━━ Texto de lectura ━━

Zapatero, Sánchez y Podemos: el proceso constituyente que está en marcha 

El expresidente del Gobierno José Luis Rodríguez Zapatero y el presidente Pedro Sánchez. Europa Press
El expresidente del Gobierno José Luis Rodríguez Zapatero y el presidente Pedro Sánchez. Europa Press

La degradación va muy deprisa, tanto que a este ritmo es probable que alguno no llegue a tiempo al Congreso. Los partidos del Gobierno tensan la cuerda hasta límites peligrosísimos, convirtiendo cada pleno en un campo minado para la oposición (la única que hay) y la cámara en un apéndice de Ferraz. El objetivo, claro, es que alguna de sus provocaciones encuentre una respuesta bravucona, airada, con la que sus medios hagan picadillo durante días. 

Basta muy poco para dramatizar, y a estas alturas nadie debería sorprenderse de que quienes se gastaron cinco millones de euros en propaganda («salimos más fuertes») al principio de la epidemia, tengan ahora reparos en coartar la libertad de expresión a la oposición o conviertan una alusión personal irrefutable en una declaración de guerra.

Claro que este proceso de asalto a las instituciones no se explica sin Zapatero, que llegó al poder a lomos de la agitación y la propaganda tras un atentado que mató a 200 españoles, que es el padre de Podemos y del nuevo Frente Popular, que susurró a Gabilondo «nos conviene que haya tensión», voló por los aires la transición y desenterró viejos odios. Sin él, habría sido imposible el sanchismo. ¿Conoceremos algún día todas las coordenadas del puente aéreo Madrid-Caracas?

Mientras, el modelo chavista, mal que bien, se impone con la legitimidad del PSOE, partido hegemónico del régimen al que todo se permite. Incluso tres sentencias desfavorables del Constitucional: dos estados de alarma y el cierre del Congreso, el primer gran asalto del Ejecutivo al Legislativo. Precisamente esos poderes extraordinarios acumulados durante la epidemia son el inicio del proceso constituyente, como se le escapó a Juan Carlos Campo durante una sesión de control. Muy pronto, por cierto, será nombrado magistrado del Constitucional, primer exministro en ingresar en el tribunal en 40 años.

━━━

● **Completa lo siguiente**
a: Según el texto, ¿cuánto dinero se gastó en propaganda al principio de la epidemia?
b: Nombra a todas las personas que aparecen con su nombre en el texto.
Este material no tiene nada que ver con el texto.

━━ Material en bruto ━━

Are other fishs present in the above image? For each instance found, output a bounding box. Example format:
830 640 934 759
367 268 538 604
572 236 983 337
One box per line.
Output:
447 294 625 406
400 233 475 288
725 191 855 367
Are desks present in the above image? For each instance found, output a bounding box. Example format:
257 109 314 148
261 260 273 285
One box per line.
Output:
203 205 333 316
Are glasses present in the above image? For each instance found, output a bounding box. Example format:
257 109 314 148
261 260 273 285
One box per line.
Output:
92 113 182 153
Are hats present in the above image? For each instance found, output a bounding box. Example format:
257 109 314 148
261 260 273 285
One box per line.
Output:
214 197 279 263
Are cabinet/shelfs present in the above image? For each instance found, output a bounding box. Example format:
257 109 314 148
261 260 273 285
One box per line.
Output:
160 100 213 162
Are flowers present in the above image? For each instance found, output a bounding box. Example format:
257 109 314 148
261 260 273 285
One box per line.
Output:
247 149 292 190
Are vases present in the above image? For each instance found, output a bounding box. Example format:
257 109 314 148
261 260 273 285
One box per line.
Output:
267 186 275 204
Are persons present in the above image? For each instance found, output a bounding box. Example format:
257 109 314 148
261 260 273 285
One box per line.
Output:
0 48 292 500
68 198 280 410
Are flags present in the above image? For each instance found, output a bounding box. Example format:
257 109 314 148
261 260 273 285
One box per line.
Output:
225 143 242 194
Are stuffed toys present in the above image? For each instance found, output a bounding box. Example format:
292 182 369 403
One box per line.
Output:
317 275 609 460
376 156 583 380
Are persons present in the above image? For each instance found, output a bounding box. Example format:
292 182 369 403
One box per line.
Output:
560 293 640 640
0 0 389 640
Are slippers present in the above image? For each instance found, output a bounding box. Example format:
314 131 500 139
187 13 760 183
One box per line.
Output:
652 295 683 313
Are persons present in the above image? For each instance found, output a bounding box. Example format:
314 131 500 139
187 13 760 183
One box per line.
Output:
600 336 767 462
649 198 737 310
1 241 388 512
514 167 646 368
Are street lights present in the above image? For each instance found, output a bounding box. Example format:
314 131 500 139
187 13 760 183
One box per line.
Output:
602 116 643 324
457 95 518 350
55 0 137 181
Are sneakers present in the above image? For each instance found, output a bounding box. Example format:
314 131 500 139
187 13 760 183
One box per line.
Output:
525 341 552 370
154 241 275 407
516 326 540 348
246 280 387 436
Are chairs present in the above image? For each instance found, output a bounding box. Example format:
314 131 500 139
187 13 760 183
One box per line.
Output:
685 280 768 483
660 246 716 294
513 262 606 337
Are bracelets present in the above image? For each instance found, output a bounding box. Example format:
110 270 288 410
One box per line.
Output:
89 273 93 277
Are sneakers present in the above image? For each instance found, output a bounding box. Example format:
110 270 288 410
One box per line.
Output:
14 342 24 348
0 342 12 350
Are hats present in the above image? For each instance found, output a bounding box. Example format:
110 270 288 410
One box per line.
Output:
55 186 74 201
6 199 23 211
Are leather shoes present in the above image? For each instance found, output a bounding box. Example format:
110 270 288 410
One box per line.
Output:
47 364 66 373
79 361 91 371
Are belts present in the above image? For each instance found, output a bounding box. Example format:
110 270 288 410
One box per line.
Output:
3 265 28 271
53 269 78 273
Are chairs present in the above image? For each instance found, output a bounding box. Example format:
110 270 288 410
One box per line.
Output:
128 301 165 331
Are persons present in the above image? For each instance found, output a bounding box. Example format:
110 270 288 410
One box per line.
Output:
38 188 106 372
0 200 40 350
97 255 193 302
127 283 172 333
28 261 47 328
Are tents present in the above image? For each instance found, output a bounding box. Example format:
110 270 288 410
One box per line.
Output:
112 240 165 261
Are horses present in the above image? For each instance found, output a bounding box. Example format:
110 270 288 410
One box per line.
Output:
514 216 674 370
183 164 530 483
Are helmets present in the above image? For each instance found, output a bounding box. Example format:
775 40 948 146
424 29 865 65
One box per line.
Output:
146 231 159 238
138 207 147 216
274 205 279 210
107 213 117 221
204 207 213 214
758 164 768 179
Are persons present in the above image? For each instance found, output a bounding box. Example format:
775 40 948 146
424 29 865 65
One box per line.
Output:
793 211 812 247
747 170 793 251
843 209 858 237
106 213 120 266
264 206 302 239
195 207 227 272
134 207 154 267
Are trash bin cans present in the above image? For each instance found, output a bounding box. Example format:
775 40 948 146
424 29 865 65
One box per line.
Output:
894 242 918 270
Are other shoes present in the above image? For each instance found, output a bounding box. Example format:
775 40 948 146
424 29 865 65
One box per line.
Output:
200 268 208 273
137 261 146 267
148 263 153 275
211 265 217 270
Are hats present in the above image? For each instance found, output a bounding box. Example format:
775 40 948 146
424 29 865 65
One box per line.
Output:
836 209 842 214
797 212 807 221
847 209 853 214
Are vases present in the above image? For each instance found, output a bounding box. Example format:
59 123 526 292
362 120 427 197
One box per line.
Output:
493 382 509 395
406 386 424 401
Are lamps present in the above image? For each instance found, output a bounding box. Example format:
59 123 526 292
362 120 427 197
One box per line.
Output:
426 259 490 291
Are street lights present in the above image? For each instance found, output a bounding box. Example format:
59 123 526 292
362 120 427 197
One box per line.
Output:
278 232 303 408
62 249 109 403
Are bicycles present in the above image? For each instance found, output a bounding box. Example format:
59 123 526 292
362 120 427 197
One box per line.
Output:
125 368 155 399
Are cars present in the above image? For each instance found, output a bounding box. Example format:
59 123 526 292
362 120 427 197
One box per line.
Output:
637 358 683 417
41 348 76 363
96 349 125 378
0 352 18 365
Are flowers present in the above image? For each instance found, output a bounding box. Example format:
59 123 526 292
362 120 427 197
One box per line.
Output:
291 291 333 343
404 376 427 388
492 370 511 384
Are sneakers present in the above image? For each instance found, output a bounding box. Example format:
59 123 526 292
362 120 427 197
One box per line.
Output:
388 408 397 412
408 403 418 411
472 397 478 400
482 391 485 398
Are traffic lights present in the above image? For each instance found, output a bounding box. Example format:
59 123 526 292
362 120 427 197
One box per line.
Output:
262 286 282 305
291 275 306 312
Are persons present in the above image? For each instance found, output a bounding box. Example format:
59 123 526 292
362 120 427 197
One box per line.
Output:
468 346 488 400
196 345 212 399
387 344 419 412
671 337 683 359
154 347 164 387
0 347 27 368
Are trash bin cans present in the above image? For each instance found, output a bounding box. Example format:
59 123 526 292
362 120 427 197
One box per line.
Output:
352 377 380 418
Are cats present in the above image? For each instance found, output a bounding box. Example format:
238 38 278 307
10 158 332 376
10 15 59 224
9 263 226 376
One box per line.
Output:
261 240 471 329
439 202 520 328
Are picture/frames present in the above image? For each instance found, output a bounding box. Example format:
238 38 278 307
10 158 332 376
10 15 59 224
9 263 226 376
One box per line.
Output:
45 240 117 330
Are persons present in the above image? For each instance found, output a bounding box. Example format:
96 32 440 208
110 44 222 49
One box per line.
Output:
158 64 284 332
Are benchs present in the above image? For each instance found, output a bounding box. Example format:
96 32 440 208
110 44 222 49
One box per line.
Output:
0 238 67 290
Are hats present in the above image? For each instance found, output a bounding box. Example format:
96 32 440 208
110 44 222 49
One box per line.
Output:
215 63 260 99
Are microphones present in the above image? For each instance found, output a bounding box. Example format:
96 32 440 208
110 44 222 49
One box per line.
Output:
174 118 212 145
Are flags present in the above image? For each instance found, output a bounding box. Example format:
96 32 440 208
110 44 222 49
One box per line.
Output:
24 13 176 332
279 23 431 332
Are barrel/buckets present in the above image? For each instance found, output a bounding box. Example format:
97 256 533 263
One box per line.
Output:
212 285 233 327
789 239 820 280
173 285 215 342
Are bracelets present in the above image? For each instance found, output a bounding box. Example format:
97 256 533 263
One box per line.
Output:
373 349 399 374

━━━

● **Respuestas del ejercicio**
a: Cinco millones de euros.

b: José Luis Rodríguez Zapatero, Pedro Sánchez, Gabilondo y Juan Carlos Campo.